*Written exercise:*
Reproduce every line of the listing below verbatim, omitting the pictures from your answer.

(Excerpts of spatial question data)
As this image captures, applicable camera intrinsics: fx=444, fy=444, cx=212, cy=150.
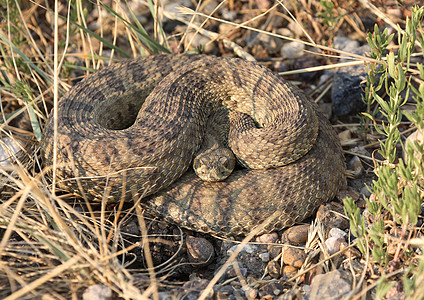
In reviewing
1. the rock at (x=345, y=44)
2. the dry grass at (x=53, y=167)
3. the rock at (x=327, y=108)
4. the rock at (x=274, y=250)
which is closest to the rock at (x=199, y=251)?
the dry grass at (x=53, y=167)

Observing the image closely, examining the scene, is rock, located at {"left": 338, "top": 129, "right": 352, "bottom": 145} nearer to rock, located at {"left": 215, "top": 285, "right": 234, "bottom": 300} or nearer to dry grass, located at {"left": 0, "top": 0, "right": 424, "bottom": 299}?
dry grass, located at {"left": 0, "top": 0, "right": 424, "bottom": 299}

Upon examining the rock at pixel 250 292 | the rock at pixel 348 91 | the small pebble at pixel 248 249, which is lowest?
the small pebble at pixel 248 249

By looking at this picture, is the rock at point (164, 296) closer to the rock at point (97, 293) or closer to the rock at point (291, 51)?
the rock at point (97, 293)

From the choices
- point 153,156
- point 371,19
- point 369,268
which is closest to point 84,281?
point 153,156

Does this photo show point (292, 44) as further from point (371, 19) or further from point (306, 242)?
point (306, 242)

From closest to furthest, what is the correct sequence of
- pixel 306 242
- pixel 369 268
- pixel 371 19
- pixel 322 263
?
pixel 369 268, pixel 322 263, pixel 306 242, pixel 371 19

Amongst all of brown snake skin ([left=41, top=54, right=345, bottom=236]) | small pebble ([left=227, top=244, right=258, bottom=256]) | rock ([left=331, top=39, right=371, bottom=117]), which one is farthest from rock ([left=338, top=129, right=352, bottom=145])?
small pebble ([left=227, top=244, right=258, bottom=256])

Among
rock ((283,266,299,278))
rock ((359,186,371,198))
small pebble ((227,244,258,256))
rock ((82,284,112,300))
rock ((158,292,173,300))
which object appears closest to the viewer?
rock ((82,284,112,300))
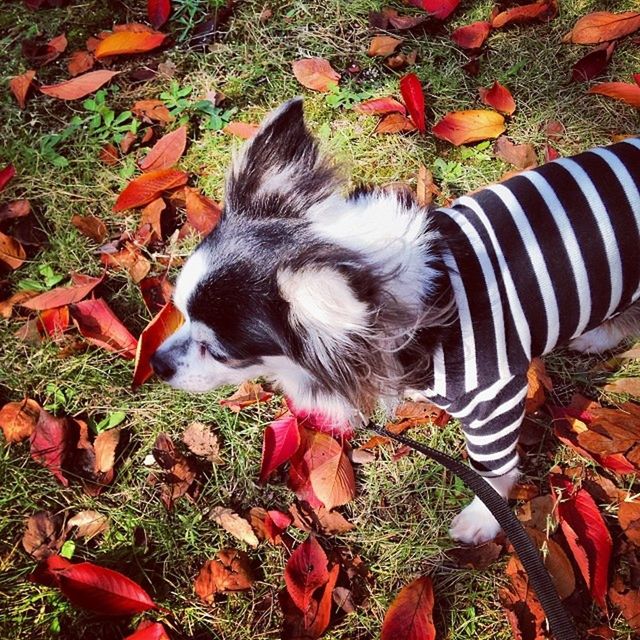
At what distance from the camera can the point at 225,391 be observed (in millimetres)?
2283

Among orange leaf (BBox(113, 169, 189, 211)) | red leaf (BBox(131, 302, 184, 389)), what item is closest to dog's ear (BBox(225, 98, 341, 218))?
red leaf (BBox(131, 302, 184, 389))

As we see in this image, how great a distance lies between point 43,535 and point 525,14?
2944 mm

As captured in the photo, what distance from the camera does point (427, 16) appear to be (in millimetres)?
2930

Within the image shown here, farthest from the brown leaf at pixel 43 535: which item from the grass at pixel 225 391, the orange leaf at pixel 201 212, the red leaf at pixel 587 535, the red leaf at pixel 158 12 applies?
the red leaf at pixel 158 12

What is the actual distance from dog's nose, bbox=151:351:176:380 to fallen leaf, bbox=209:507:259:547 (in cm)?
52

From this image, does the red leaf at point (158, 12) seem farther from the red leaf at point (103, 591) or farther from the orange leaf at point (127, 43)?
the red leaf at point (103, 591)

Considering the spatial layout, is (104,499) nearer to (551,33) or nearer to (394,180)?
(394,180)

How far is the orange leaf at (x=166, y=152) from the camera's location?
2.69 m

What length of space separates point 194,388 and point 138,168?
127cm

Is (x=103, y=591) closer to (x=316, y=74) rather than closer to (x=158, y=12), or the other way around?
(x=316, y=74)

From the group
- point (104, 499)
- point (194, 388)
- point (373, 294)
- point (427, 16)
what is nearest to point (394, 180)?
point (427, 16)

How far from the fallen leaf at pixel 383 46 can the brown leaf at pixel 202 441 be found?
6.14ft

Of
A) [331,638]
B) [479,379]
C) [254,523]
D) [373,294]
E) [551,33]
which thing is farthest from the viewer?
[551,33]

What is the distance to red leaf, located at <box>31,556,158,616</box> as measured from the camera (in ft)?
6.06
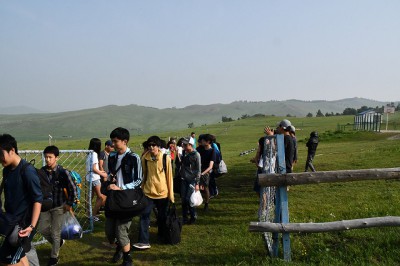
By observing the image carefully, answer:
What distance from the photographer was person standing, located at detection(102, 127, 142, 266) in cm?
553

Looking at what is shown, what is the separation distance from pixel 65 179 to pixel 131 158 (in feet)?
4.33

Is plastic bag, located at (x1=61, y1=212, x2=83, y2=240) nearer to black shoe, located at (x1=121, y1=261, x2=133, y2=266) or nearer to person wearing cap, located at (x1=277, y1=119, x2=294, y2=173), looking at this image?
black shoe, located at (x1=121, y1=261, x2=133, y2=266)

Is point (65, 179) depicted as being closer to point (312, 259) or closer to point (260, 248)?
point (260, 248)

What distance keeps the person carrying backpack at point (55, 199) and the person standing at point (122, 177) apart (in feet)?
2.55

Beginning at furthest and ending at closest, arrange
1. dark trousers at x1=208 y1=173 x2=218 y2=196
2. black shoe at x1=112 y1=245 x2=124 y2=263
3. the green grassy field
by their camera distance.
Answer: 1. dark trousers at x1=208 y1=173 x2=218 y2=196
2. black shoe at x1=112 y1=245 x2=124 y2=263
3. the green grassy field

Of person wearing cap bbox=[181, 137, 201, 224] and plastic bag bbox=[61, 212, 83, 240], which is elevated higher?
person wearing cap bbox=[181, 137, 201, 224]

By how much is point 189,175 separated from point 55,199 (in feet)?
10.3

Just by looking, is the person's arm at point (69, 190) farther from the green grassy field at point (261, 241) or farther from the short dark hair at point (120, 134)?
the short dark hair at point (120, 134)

*Reply to the exercise:*
As this image captures, applicable camera intrinsics: fx=444, fy=444, cx=212, cy=150.
In reviewing
1. the rock at (x=345, y=44)
2. the dry grass at (x=53, y=167)
3. the rock at (x=327, y=108)
4. the rock at (x=274, y=250)
which is closest to the rock at (x=199, y=251)?
the dry grass at (x=53, y=167)

Observing the image closely, examining the scene, is rock, located at {"left": 338, "top": 129, "right": 352, "bottom": 145} nearer to rock, located at {"left": 215, "top": 285, "right": 234, "bottom": 300} or nearer to dry grass, located at {"left": 0, "top": 0, "right": 424, "bottom": 299}?
dry grass, located at {"left": 0, "top": 0, "right": 424, "bottom": 299}

Upon examining the rock at pixel 250 292 | the rock at pixel 348 91 | the small pebble at pixel 248 249, which is lowest?
the small pebble at pixel 248 249

By looking at this picture, is the rock at point (164, 296) closer to the rock at point (97, 293) or closer to the rock at point (291, 51)?
the rock at point (97, 293)

From the choices
- point 153,156
- point 371,19
- point 369,268
which is closest to point 84,281?
point 153,156

Does this photo show point (292, 44) as further from point (371, 19) or further from point (306, 242)?
point (306, 242)

From closest to furthest, what is the correct sequence of
- pixel 306 242
- pixel 369 268
- pixel 371 19
- pixel 322 263
?
pixel 369 268, pixel 322 263, pixel 306 242, pixel 371 19

Amongst all of brown snake skin ([left=41, top=54, right=345, bottom=236]) | small pebble ([left=227, top=244, right=258, bottom=256]) | rock ([left=331, top=39, right=371, bottom=117]), which one is farthest from rock ([left=338, top=129, right=352, bottom=145])?
small pebble ([left=227, top=244, right=258, bottom=256])

Among
rock ((283,266,299,278))
rock ((359,186,371,198))
small pebble ((227,244,258,256))
rock ((82,284,112,300))
rock ((158,292,173,300))
which object appears closest to the viewer?
rock ((82,284,112,300))
At what distance from the camera can the point at 225,391 be observed (in millimetres)?
2283

Among orange leaf (BBox(113, 169, 189, 211)) | red leaf (BBox(131, 302, 184, 389)), what item is closest to dog's ear (BBox(225, 98, 341, 218))?
red leaf (BBox(131, 302, 184, 389))

As we see in this image, how great a distance lies between point 43,535 and point 525,14?
2944 mm

As captured in the photo, what distance from the camera does point (427, 16) appear to be (in millimetres)?
2930

Within the image shown here, farthest from the brown leaf at pixel 43 535: which item from the grass at pixel 225 391, the orange leaf at pixel 201 212, the red leaf at pixel 587 535, the red leaf at pixel 158 12 applies?
the red leaf at pixel 158 12

What is the actual distance from dog's nose, bbox=151:351:176:380 to fallen leaf, bbox=209:507:259:547 (in cm)?
52

From this image, does the red leaf at point (158, 12) seem farther from the red leaf at point (103, 591) or farther from the orange leaf at point (127, 43)?
the red leaf at point (103, 591)

Considering the spatial layout, is (104,499) nearer to (551,33) or nearer to (394,180)?
(394,180)

How far is the orange leaf at (x=166, y=152) from the camera's location?
2.69 m

What length of space separates point 194,388 and point 138,168?
127cm

Is (x=103, y=591) closer to (x=316, y=74) rather than closer to (x=158, y=12), or the other way around?
(x=316, y=74)

From the group
- point (104, 499)
- point (194, 388)
- point (373, 294)
- point (427, 16)
what is nearest to point (394, 180)?
point (427, 16)

How far from the fallen leaf at pixel 383 46 can the brown leaf at pixel 202 441 be found?
6.14ft

Of
A) [331,638]
B) [479,379]
C) [254,523]
D) [373,294]
E) [551,33]
which thing is farthest from the viewer?
[551,33]

What is the distance to red leaf, located at <box>31,556,158,616</box> as measured from the camera (in ft)?
6.06
By observing the image carefully, answer:
What distance from the photographer was person standing, located at detection(102, 127, 142, 266) in cm?
553

Looking at what is shown, what is the separation distance from pixel 65 179 to pixel 131 158 (in feet)?
4.33

Is plastic bag, located at (x1=61, y1=212, x2=83, y2=240) nearer to black shoe, located at (x1=121, y1=261, x2=133, y2=266) or nearer to person wearing cap, located at (x1=277, y1=119, x2=294, y2=173), looking at this image?
black shoe, located at (x1=121, y1=261, x2=133, y2=266)

Is point (65, 179) depicted as being closer to point (312, 259) or closer to point (260, 248)?
point (260, 248)

What distance keeps the person carrying backpack at point (55, 199) and the person standing at point (122, 177) apart (in feet)?
2.55

Beginning at furthest and ending at closest, arrange
1. dark trousers at x1=208 y1=173 x2=218 y2=196
2. black shoe at x1=112 y1=245 x2=124 y2=263
3. the green grassy field
by their camera distance.
Answer: 1. dark trousers at x1=208 y1=173 x2=218 y2=196
2. black shoe at x1=112 y1=245 x2=124 y2=263
3. the green grassy field

Of person wearing cap bbox=[181, 137, 201, 224] and plastic bag bbox=[61, 212, 83, 240], which is elevated higher?
person wearing cap bbox=[181, 137, 201, 224]

By how much is point 189,175 separated from point 55,199 (in feet)?
10.3

Just by looking, is the person's arm at point (69, 190) farther from the green grassy field at point (261, 241) or farther from the short dark hair at point (120, 134)?
the short dark hair at point (120, 134)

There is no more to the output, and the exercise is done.